Around 70 percent of Arab adults in the region believe governments should do more to censor violent and romantic content in films and TV shows, while the same number also believe they should be banned altogether if they are found to be offensive to local culture.
The 'Entertainment Media Use in the Middle East' survey, compiled by Northwestern University in Qatar in partnership with Doha Film Institute, found 69 percent of adults surveyed believed there should be more regulation of romantic content in entertainment, while 74 percent said there should be more censorship of violent content.
Despite this result, a look at the top ten biggest selling films in the UAE last year features adrenalin pumped action films such as Fast and Furious 6, Iron Man 3, Skyfall, World War Z and GI Joe 2.
The survey conducted 6,035 face-to-face interviews with Arab adults aged 18-years-old and over in Qatar, Saudi Arabia, Lebanon, Egypt, Tunisia and the UAE and revealed that 68 percent of respondents also said they believe films or other entertainment programs should be banned outright if they are found to be offensive.
Last month, three Arab countries banned the Hollywood film Noah on religious grounds even before the movie’s worldwide premiere.
"Censors for Qatar, Bahrain and the UAE (United Arab Emirates) officially confirmed this week that the film will not release in their countries," a representative of Paramount Pictures, which produced the $125m film starring Oscar-winners Russell Crowe and Anthony Hopkins, told Reuters.
"The official statement they offered in confirming this news is because 'it contradicts the teachings of Islam'," the representative confirmed, adding the studio expected a similar ban in Egypt, Jordan and Kuwait.
This was despite the fact that a 2012 Arab miniseries Omar on the exploits of a seventh century Muslim ruler and companion of the Prophet Mohammad managed to defy clerics' objections and air on a Gulf-based satellite television channel.
The controversial award-winning movie The Wolf of Wall Street had nearly a quarter of it removed by its distributor, due to more than two dozen scenes depicting sexual activity or illegal drug use.
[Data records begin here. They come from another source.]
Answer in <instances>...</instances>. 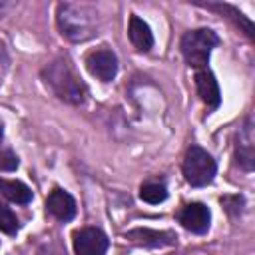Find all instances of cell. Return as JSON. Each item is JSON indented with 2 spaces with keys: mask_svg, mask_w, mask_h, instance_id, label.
Instances as JSON below:
<instances>
[{
  "mask_svg": "<svg viewBox=\"0 0 255 255\" xmlns=\"http://www.w3.org/2000/svg\"><path fill=\"white\" fill-rule=\"evenodd\" d=\"M46 86L52 88V92L70 104H82L86 96V86L80 80V76L74 72L68 60H54L42 70Z\"/></svg>",
  "mask_w": 255,
  "mask_h": 255,
  "instance_id": "6da1fadb",
  "label": "cell"
},
{
  "mask_svg": "<svg viewBox=\"0 0 255 255\" xmlns=\"http://www.w3.org/2000/svg\"><path fill=\"white\" fill-rule=\"evenodd\" d=\"M94 12L78 4H62L58 8V26L62 34L74 42H82L94 36Z\"/></svg>",
  "mask_w": 255,
  "mask_h": 255,
  "instance_id": "7a4b0ae2",
  "label": "cell"
},
{
  "mask_svg": "<svg viewBox=\"0 0 255 255\" xmlns=\"http://www.w3.org/2000/svg\"><path fill=\"white\" fill-rule=\"evenodd\" d=\"M217 44H219V38L213 30L209 28L189 30L181 38V54L191 68L199 70V68H205L209 54Z\"/></svg>",
  "mask_w": 255,
  "mask_h": 255,
  "instance_id": "3957f363",
  "label": "cell"
},
{
  "mask_svg": "<svg viewBox=\"0 0 255 255\" xmlns=\"http://www.w3.org/2000/svg\"><path fill=\"white\" fill-rule=\"evenodd\" d=\"M215 159L199 145H191L183 159V177L193 187H203L215 177Z\"/></svg>",
  "mask_w": 255,
  "mask_h": 255,
  "instance_id": "277c9868",
  "label": "cell"
},
{
  "mask_svg": "<svg viewBox=\"0 0 255 255\" xmlns=\"http://www.w3.org/2000/svg\"><path fill=\"white\" fill-rule=\"evenodd\" d=\"M108 237L98 227H82L74 233L76 255H104L108 251Z\"/></svg>",
  "mask_w": 255,
  "mask_h": 255,
  "instance_id": "5b68a950",
  "label": "cell"
},
{
  "mask_svg": "<svg viewBox=\"0 0 255 255\" xmlns=\"http://www.w3.org/2000/svg\"><path fill=\"white\" fill-rule=\"evenodd\" d=\"M86 68L92 76H96L102 82H110L118 74V58L112 50L108 48H98L92 50L86 56Z\"/></svg>",
  "mask_w": 255,
  "mask_h": 255,
  "instance_id": "8992f818",
  "label": "cell"
},
{
  "mask_svg": "<svg viewBox=\"0 0 255 255\" xmlns=\"http://www.w3.org/2000/svg\"><path fill=\"white\" fill-rule=\"evenodd\" d=\"M179 223L187 231H191V233H205L209 229V223H211L209 207L203 205V203H199V201L185 205L179 211Z\"/></svg>",
  "mask_w": 255,
  "mask_h": 255,
  "instance_id": "52a82bcc",
  "label": "cell"
},
{
  "mask_svg": "<svg viewBox=\"0 0 255 255\" xmlns=\"http://www.w3.org/2000/svg\"><path fill=\"white\" fill-rule=\"evenodd\" d=\"M195 90H197V96L207 104V108L215 110L221 104L219 84H217L215 76L207 68H199L195 72Z\"/></svg>",
  "mask_w": 255,
  "mask_h": 255,
  "instance_id": "ba28073f",
  "label": "cell"
},
{
  "mask_svg": "<svg viewBox=\"0 0 255 255\" xmlns=\"http://www.w3.org/2000/svg\"><path fill=\"white\" fill-rule=\"evenodd\" d=\"M46 209H48L56 219H60V221H70V219H74V215H76V201H74V197H72L68 191L56 187V189L50 191V195H48V199H46Z\"/></svg>",
  "mask_w": 255,
  "mask_h": 255,
  "instance_id": "9c48e42d",
  "label": "cell"
},
{
  "mask_svg": "<svg viewBox=\"0 0 255 255\" xmlns=\"http://www.w3.org/2000/svg\"><path fill=\"white\" fill-rule=\"evenodd\" d=\"M128 239H131L133 243L145 245V247H163V245H173L175 243V235L169 231H155V229H147V227H137L126 233Z\"/></svg>",
  "mask_w": 255,
  "mask_h": 255,
  "instance_id": "30bf717a",
  "label": "cell"
},
{
  "mask_svg": "<svg viewBox=\"0 0 255 255\" xmlns=\"http://www.w3.org/2000/svg\"><path fill=\"white\" fill-rule=\"evenodd\" d=\"M128 36H129V42L133 44V48L139 50V52H149L151 46H153L151 28H149L147 22H143L139 16H131V18H129Z\"/></svg>",
  "mask_w": 255,
  "mask_h": 255,
  "instance_id": "8fae6325",
  "label": "cell"
},
{
  "mask_svg": "<svg viewBox=\"0 0 255 255\" xmlns=\"http://www.w3.org/2000/svg\"><path fill=\"white\" fill-rule=\"evenodd\" d=\"M0 193L20 205H26L32 201V189L18 179H0Z\"/></svg>",
  "mask_w": 255,
  "mask_h": 255,
  "instance_id": "7c38bea8",
  "label": "cell"
},
{
  "mask_svg": "<svg viewBox=\"0 0 255 255\" xmlns=\"http://www.w3.org/2000/svg\"><path fill=\"white\" fill-rule=\"evenodd\" d=\"M139 197H141L143 201L155 205V203H161V201L167 199V189H165L163 183H153V181H149V183H143V185H141Z\"/></svg>",
  "mask_w": 255,
  "mask_h": 255,
  "instance_id": "4fadbf2b",
  "label": "cell"
},
{
  "mask_svg": "<svg viewBox=\"0 0 255 255\" xmlns=\"http://www.w3.org/2000/svg\"><path fill=\"white\" fill-rule=\"evenodd\" d=\"M0 231H4L6 235H16L18 231V219L2 199H0Z\"/></svg>",
  "mask_w": 255,
  "mask_h": 255,
  "instance_id": "5bb4252c",
  "label": "cell"
},
{
  "mask_svg": "<svg viewBox=\"0 0 255 255\" xmlns=\"http://www.w3.org/2000/svg\"><path fill=\"white\" fill-rule=\"evenodd\" d=\"M18 167V157L10 149L0 153V171H14Z\"/></svg>",
  "mask_w": 255,
  "mask_h": 255,
  "instance_id": "9a60e30c",
  "label": "cell"
},
{
  "mask_svg": "<svg viewBox=\"0 0 255 255\" xmlns=\"http://www.w3.org/2000/svg\"><path fill=\"white\" fill-rule=\"evenodd\" d=\"M243 203V199L239 197V195H225V197H221V205L231 213V215H235V213H239V205Z\"/></svg>",
  "mask_w": 255,
  "mask_h": 255,
  "instance_id": "2e32d148",
  "label": "cell"
},
{
  "mask_svg": "<svg viewBox=\"0 0 255 255\" xmlns=\"http://www.w3.org/2000/svg\"><path fill=\"white\" fill-rule=\"evenodd\" d=\"M2 137H4V129H2V124H0V141H2Z\"/></svg>",
  "mask_w": 255,
  "mask_h": 255,
  "instance_id": "e0dca14e",
  "label": "cell"
}]
</instances>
However, this was not ordered by the government and was self-censorship on the part of the marketing and distribution company.
Support for such moves and for further regulation and censorship varied from country to country but was expressed most strongly in the Gulf states.
In the UAE, where cinema attendance is the highest in the region, 74 percent agreed that entertainment content in the region should be more tightly regulated for violence.
Saudi Arabia registered the highest number of people who agreed that entertainment content in the region should be more tightly regulated for romantic content, reporting 82 percent of those surveyed, compared to a regional average of 69 percent.
In addition, 79 percent of respondents felt more should be done to preserve Arabic cultural traditions, while 70 percent conceded that more should be done to integrate their respective cultures with modern society.
“These apparently contradictory findings really are not, but reflect how the Arab world is coping with globalisation and still grappling to preserve local culture,” said Everette E. Dennis, dean and CEO of Northwestern University in Qatar.
“Understanding cultural attitudes around entertainment is as important to industry leaders and policymakers as viewership and other audience figures,” added Dennis.
When it comes to the entertainment on offer, 65 percent of Arabs said they want more content portraying their own culture and history.
"What we see from these numbers is a growing demand for locally generated entertainment. The findings reinforce the idea that nurturing a thriving creative industry in our region is vital to enabling the creation of content that accurately reflects Arab culture,” said Abdulaziz Al Khater, CEO of Doha Film Institute.